Un an après la crise des adolescentes en fugue du centre jeunesse happées dans l'univers de la prostitution juvénile, les principaux corps policiers québécois vont unir leurs efforts pour faire la chasse aux proxénètes, a appris La Presse.

Publié le 31 mars 2017
Caroline Touzin LA PRESSE

L'escouade spéciale sera formée d'enquêteurs du Service de police de la Ville de Montréal (SPVM), de la Sûreté du Québec et des corps policiers de Laval et de Longueuil, selon nos informations. Cette escouade a même déjà un nom, soit L'Équipe intégrée de lutte contre le proxénétisme.

Le ministère de la Sécurité publique doit en faire l'annonce plus tard ce printemps, mais une vingtaine d'enquêteurs sont déjà à l'oeuvre, a-t-on appris. Une dizaine d'autres policiers pourraient se joindre à eux au moment de la création officielle, toujours selon nos informations.

L'équipe d'enquête - installée dans les locaux du SPVM - aura le mandat de couvrir tout le territoire québécois. Les policiers auront aussi les coudées franches pour travailler en collaboration avec des corps policiers d'autres provinces.
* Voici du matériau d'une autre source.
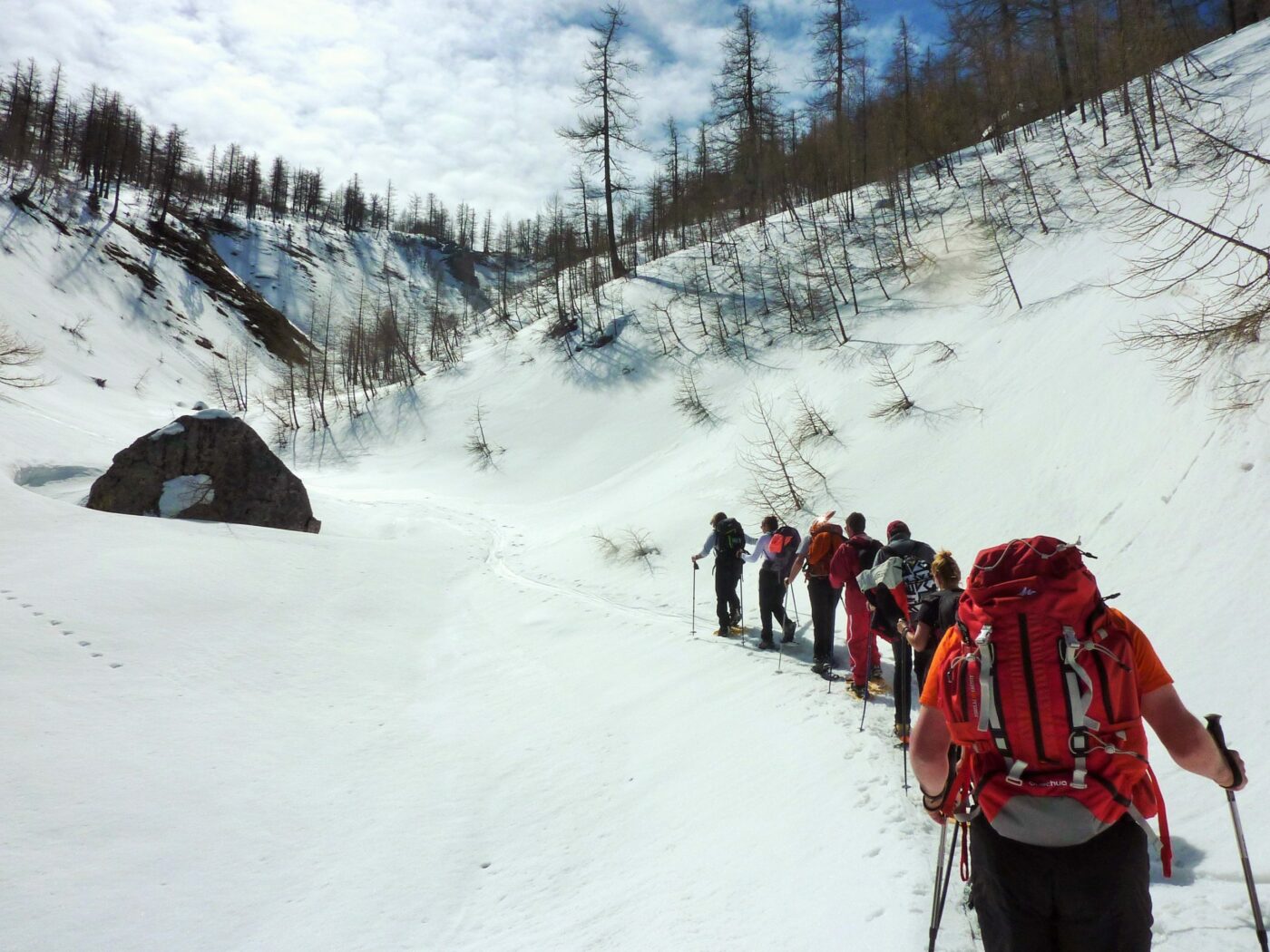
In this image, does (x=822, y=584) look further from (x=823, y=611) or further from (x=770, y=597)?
(x=770, y=597)

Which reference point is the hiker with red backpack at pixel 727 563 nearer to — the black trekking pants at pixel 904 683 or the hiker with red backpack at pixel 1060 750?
the black trekking pants at pixel 904 683

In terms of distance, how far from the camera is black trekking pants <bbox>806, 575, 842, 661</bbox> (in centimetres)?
734

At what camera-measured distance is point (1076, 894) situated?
1.94 m

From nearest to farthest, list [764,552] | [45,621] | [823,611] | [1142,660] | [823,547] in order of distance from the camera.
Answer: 1. [1142,660]
2. [823,547]
3. [45,621]
4. [823,611]
5. [764,552]

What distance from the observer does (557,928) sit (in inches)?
163

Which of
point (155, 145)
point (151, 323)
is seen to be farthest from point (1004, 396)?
point (155, 145)

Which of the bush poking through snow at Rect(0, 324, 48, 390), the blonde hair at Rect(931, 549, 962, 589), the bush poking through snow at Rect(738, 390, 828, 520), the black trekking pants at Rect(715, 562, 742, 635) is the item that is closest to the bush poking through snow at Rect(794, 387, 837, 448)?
the bush poking through snow at Rect(738, 390, 828, 520)

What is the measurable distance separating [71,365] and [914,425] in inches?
1839

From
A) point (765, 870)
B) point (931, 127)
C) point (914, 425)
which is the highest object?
point (931, 127)

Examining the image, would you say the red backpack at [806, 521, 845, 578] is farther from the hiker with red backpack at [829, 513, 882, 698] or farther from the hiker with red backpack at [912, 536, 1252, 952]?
the hiker with red backpack at [912, 536, 1252, 952]

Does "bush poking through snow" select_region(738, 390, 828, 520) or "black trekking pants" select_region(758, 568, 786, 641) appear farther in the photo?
"bush poking through snow" select_region(738, 390, 828, 520)

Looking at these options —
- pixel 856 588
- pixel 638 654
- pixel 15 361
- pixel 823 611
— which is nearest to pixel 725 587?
pixel 638 654

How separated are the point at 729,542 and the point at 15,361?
121 ft

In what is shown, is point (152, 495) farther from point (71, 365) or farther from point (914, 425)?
point (71, 365)
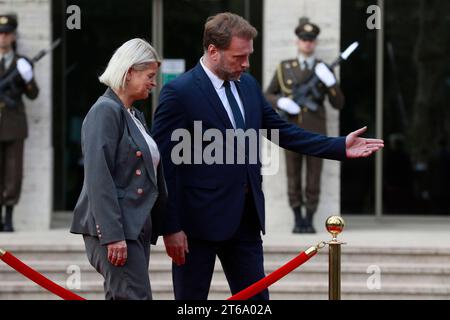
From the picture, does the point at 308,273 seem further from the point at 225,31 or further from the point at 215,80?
the point at 225,31

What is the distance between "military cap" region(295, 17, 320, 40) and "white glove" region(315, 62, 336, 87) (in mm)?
336

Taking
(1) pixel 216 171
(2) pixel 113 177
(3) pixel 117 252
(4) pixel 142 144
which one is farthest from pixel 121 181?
(1) pixel 216 171

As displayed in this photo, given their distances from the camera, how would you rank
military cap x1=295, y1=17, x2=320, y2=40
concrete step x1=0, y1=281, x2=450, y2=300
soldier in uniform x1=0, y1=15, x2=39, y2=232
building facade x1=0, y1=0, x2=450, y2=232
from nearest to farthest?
concrete step x1=0, y1=281, x2=450, y2=300, soldier in uniform x1=0, y1=15, x2=39, y2=232, military cap x1=295, y1=17, x2=320, y2=40, building facade x1=0, y1=0, x2=450, y2=232

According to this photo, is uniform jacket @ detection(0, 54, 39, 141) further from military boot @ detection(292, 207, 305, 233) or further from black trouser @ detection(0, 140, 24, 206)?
military boot @ detection(292, 207, 305, 233)

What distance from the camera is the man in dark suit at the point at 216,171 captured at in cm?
580

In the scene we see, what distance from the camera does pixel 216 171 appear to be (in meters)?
5.84

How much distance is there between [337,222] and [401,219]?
6685 mm

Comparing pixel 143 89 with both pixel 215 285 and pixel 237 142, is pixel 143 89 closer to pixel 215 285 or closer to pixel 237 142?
pixel 237 142

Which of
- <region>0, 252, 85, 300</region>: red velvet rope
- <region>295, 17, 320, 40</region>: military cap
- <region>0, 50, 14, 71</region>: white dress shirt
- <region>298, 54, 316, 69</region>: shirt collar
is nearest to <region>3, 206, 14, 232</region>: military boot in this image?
<region>0, 50, 14, 71</region>: white dress shirt

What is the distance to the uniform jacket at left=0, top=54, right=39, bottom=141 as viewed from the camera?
11.1m

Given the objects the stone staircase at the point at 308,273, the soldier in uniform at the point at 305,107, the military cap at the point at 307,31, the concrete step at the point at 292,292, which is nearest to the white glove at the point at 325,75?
the soldier in uniform at the point at 305,107

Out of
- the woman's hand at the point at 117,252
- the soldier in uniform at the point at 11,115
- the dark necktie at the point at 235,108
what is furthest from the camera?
the soldier in uniform at the point at 11,115

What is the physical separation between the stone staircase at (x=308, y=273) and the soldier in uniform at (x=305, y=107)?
4.19 ft

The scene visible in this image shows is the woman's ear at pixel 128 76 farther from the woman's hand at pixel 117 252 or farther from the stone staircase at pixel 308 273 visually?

Ces dernières années, plusieurs jeunes filles portées disparues au Québec ont été retrouvées en Ontario et même dans l'Ouest canadien. Lorsque les proxénètes sentent que la situation se corse, ils n'hésitent pas à déplacer les adolescentes dans une autre province pour compliquer la tâche de la police.
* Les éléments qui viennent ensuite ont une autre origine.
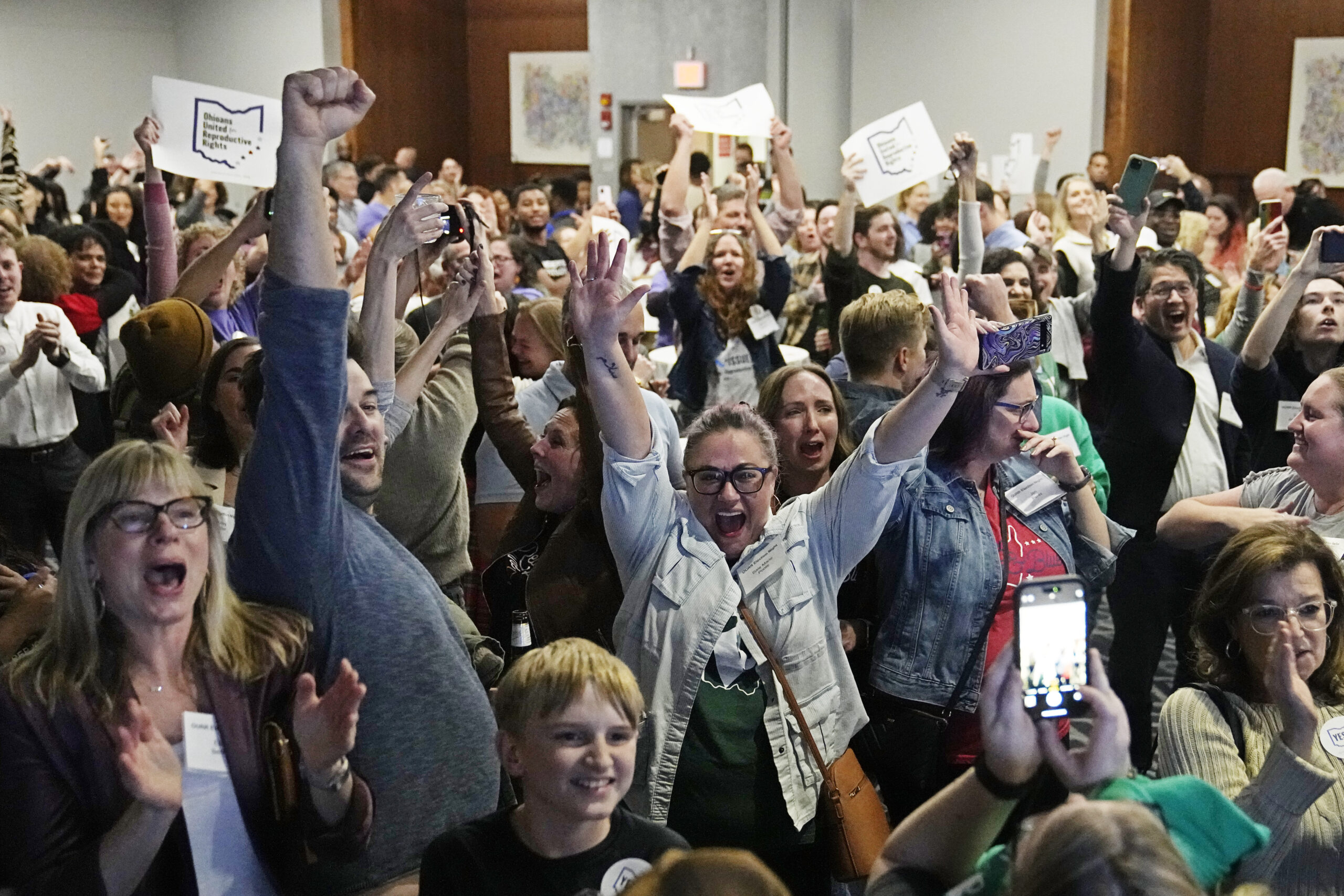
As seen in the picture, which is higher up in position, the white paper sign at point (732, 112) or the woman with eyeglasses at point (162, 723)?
the white paper sign at point (732, 112)

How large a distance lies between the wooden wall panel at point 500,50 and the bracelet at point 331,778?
54.9ft

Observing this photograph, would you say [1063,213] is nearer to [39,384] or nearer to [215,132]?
[215,132]

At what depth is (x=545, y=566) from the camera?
264cm

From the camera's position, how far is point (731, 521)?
2.55 meters

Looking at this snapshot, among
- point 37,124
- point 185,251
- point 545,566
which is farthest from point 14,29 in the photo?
point 545,566

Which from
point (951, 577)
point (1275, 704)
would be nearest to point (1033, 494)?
point (951, 577)

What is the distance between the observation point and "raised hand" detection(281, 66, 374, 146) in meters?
1.87

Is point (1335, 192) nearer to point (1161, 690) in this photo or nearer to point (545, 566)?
point (1161, 690)

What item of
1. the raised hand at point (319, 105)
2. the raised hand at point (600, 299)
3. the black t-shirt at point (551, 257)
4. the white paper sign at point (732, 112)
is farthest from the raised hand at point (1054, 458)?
the white paper sign at point (732, 112)

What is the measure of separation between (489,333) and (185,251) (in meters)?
2.95

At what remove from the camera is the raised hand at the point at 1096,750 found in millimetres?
1635

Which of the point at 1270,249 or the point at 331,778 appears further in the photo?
the point at 1270,249

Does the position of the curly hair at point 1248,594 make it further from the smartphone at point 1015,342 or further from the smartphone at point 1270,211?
the smartphone at point 1270,211

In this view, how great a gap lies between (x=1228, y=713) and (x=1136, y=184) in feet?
7.32
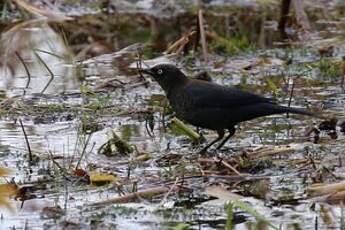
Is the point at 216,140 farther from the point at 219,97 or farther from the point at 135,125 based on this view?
the point at 135,125

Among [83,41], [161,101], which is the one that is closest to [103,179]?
[161,101]

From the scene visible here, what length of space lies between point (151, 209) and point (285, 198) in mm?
806

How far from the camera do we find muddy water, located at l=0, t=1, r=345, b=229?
6.42 metres

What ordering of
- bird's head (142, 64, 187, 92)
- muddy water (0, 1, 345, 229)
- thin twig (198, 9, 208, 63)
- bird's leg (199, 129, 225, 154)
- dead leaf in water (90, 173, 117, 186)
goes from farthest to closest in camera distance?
thin twig (198, 9, 208, 63) < bird's head (142, 64, 187, 92) < bird's leg (199, 129, 225, 154) < dead leaf in water (90, 173, 117, 186) < muddy water (0, 1, 345, 229)

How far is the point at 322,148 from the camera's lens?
312 inches

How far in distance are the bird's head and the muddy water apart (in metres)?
0.45

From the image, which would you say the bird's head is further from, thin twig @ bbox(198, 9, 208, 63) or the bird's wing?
thin twig @ bbox(198, 9, 208, 63)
L'Équipe intégrée de lutte contre le proxénétisme ne manquera pas de sujets d'enquête. La police estime qu'il y a environ 120 proxénètes qui se livrent à des activités illégales dans la grande région de Montréal.
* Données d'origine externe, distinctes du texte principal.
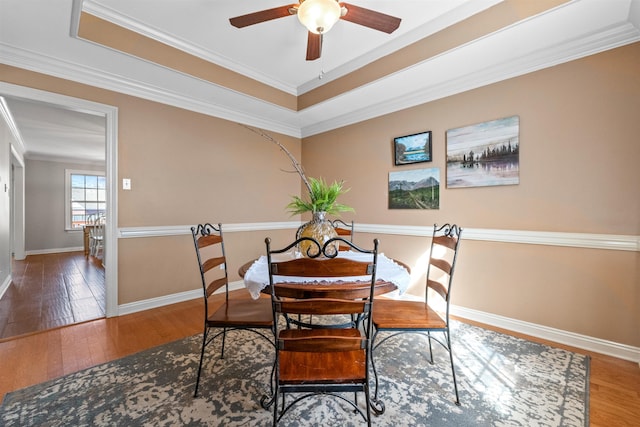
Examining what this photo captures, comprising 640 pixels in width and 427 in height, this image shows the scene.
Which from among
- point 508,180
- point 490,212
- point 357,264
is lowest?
point 357,264

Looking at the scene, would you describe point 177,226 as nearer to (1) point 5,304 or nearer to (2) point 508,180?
(1) point 5,304

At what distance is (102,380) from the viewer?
1.74 m

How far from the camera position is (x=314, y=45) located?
2.04 m

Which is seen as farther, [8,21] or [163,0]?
→ [163,0]

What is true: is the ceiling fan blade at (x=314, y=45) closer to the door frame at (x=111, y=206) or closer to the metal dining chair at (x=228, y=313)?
the metal dining chair at (x=228, y=313)

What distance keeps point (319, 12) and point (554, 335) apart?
120 inches

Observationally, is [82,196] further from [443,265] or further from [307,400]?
[443,265]

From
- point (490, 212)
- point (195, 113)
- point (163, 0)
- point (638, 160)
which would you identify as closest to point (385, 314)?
point (490, 212)

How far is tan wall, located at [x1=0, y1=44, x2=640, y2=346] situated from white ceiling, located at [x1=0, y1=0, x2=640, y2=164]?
0.40 feet

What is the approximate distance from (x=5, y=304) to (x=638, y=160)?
6176mm

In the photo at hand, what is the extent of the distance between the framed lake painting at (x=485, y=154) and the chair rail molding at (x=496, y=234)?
479 millimetres

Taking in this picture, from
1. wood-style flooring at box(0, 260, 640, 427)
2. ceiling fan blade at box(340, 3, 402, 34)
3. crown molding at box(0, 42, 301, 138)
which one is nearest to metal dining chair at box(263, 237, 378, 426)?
wood-style flooring at box(0, 260, 640, 427)

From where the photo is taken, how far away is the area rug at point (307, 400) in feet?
4.66

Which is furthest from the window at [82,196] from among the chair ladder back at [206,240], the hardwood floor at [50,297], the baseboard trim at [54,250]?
the chair ladder back at [206,240]
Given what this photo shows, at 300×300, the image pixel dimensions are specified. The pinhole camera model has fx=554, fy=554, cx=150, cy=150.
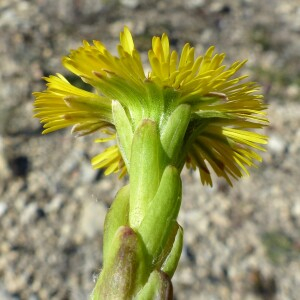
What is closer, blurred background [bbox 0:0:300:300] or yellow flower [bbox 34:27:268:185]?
yellow flower [bbox 34:27:268:185]

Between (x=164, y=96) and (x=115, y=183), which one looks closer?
(x=164, y=96)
Photo Olivier Jean, Archives La Presse

La criminologue et ex-députée Maria Mourani a déjà fait valoir que les ressources manquaient à Montréal pour mener des enquêtes contre les proxénètes.

LUTTE PLUS EFFICACE EN ONTARIO

Le Québec fait piètre figure depuis longtemps par rapport à l'Ontario dans sa lutte contre les proxénètes.

Des données publiées dans La Presse l'an dernier montrent en effet que la province voisine porte 13 fois plus d'accusations contre des proxénètes devant les tribunaux que le Québec. À l'époque, la criminologue Maria Mourani faisait valoir que les ressources manquaient à Montréal - et non la volonté - pour mener des enquêtes contre les proxénètes.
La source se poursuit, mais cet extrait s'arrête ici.